Elizabeth Warren is having a moment. After a week that exposed divisions inside the Democratic Party, Warren’s profile has never been higher, both in and outside the Senate. And even though she may have lost this one battle, she’s focused on the war.
On the outside, major progressive groups like MoveOn.org joined the effort to try to draft Warren to run for president in 2016, and more than 300 alumni of the Obama campaign signed onto a letter urging the senator to run Friday morning. “We believed in an unlikely candidate who no one thought had a chance. We worked for him,” they wrote.
But for Warren, the real payoff is most likely inside the Capitol, where she can leverage the outside pressure and support to strengthen her hand as a leader of the progressive wing of the Democratic party in Congress. And this week, she started to flex that muscle unlike ever before.
When Warren entered the Senate, coming off her high-profile 2012 campaign, she disappointed some fans by laying low and following the standard script of the newly-minted rock star senator. “She started off her time in the Senate ripping off a play from former senator [Hillary] Clinton: Keep your head down, attend all your committee hearings, avoid the national press, read the briefing books,” said Jim Manley, a former top aide to Senate Majority Leader Harry Reid. “This is the first time that she’s gone so far.”
Even when Warren had disagreements with the White House or leadership in the past, it was usually on secondary issues or handled quietly.

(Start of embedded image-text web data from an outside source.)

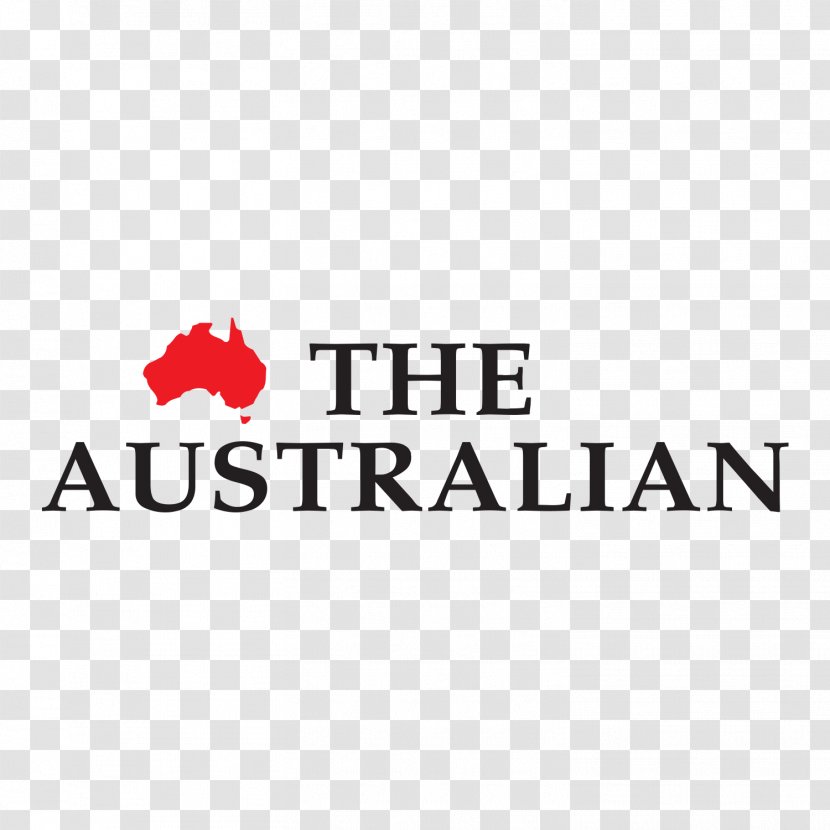 The Australian Logo Newspaper - Area M Airsoft Koblenz - Australia Transparent PNG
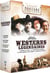 Robert Mitchum - 4 westerns légendaires : L'Homme au Fusil + La Vengeance du Shérif + La Route de l'Ouest + L'Aventurier du Rio Grande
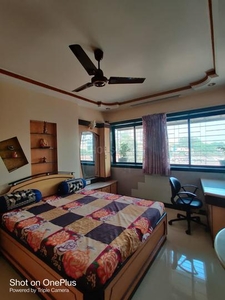 1 BHK Flat for rent in Parel, Mumbai - 690 Sqft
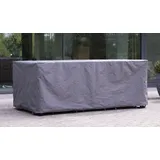 Gardissimo 255 x 255 x 70 cm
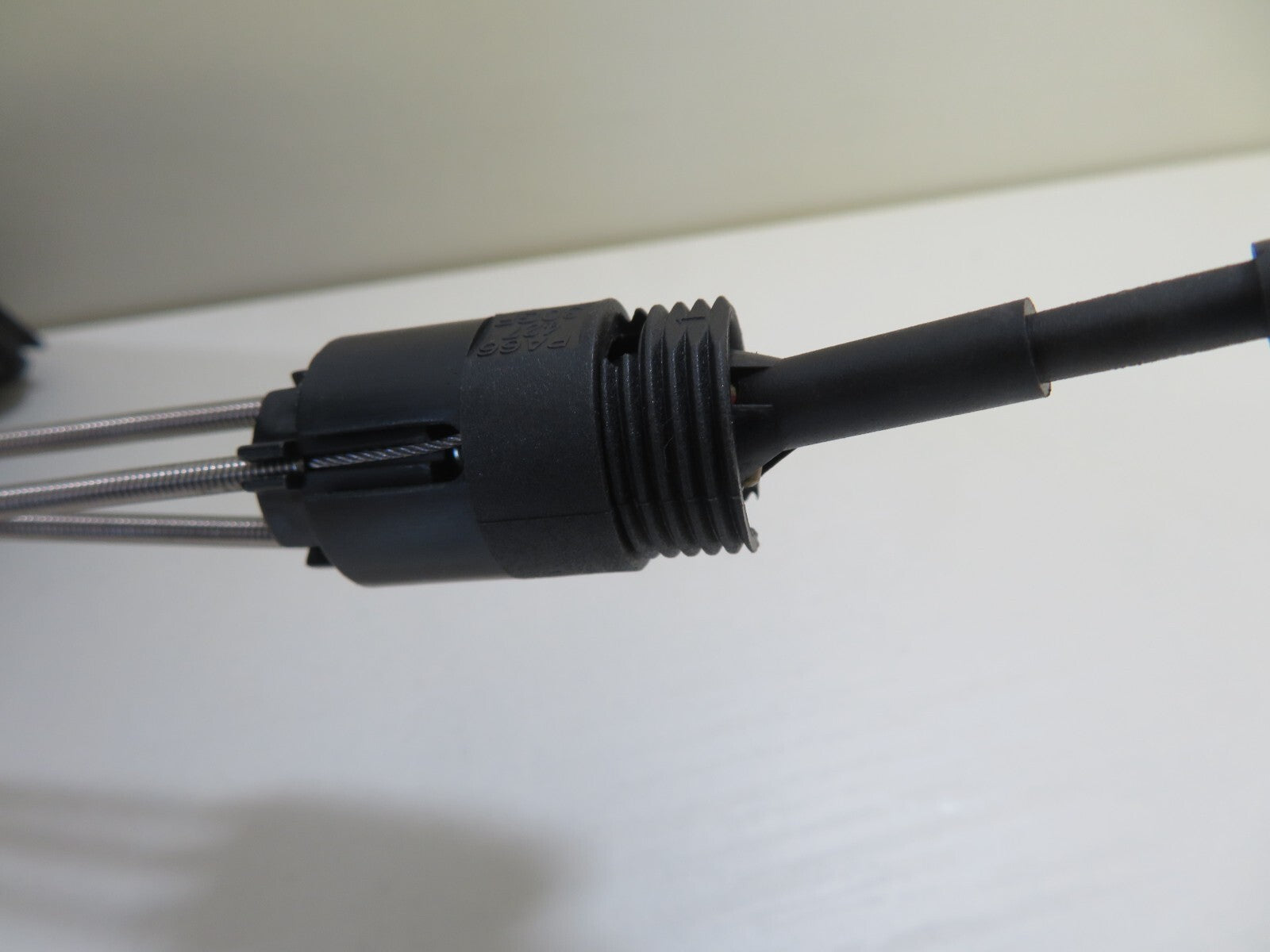 NS PASSENGER DOOR WING MIRROR FOR FORD FOCUS 2005-2008 LUCAS ADM395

She was one of the last progressive senators to sign on to the opposition to Larry Summers’ nomination for Fed Chairman last year. And she said nothing publicly, informing her old Harvard colleague of her opposition in a private meeting before Summers withdrew himself from contention.
But after the 2014 election — which saw Warren on demand from candidates across the country, even in unfriendly territory for liberal Democrats — the senator returned to Washington with a new vigor and willingness to seize the moment of Democratic uncertainty after a drubbing at the polls to remake the party in her image.
“In chaos, lead,” is a mantra of the Progressive Change Campaign Committee, which has close ties to Warren, and it helps explain her thinking this week.
In her first major public and direct confrontation with the White House after the election, she opposed the president’s number-three pick for the Treasury Department because of his current job at the investment giant Lazard. Critics didn’t understand why Warren was making so much hay over a relatively obscure administration post, but her allies say it was not just about Antonio Weiss, but what he represented. Warren wanted to draw a hard line against filling the government with more Wall Streeters.
She quickly proved she was able to build a coalition beyond the usual suspects, getting a wide range of colleagues to oppose the nomination, from Dick Durbin, the Senate’s number-two Democrat, to conservative West Virginia Democrat Joe Manchin.
That was the backdrop when Democrats began to consider a $1.1 trillion spending bill loaded with measures anathema to progressive Democrats, like a measure that would weaken the Dodd-Frank Wall Street reform law and another that would expand the amount of money rich people could donate to political parties tenfold.
Warren quickly moved to gather opposition to the bill, and not just in the Senate, but in the House as well. Flanked by House members at a press conference, she called on her colleagues in the lower chamber to kill the bill. “A vote for this bill is a vote for future taxpayer bailouts of Wall Street,” Warren said Thursday. “It is time for all of us to stand up and fight.”
Related: Major progressive groups join effort to draft Elizabeth Warren
The vote ultimately didn’t go Warren’s way, passing the House late Thursday night. But almost three times as many Democrats voted against the measure as for it — 139 against to 57 in favor.
And Warren is playing a long game, looking to build a coalition in the Senate and move her party in a certain direction, rather than kill any particular bill or nomination per se. “I think she’s trying to draw a line in the sand as we get ready to have Republicans take over the senate next year,” Manley added.
Her tactics have drawn comparison to Republican Sen. Ted Cruz, who like Warren, led his party’s fight against a government funding bill as a freshman in the Senate.
But neither side is particularly eager to make the connection.
“Maybe this thing could be her coming out party, but she is not yet a force in Washington. She is not single-handedly changing the conversation,” said Dan Holler of Heritage Action, a close Cruz ally in his fight against Obamacare last fall, which ultimately led to a government shutdown.
On the left, fans of Warren and otherwise see real differences. “The comparison is inapt for several reasons,” agreed Ari Rabin-Havt, a former Senate leadership staffer and Media Matters executive who now hosts a liberal talk show on Sirius/XM.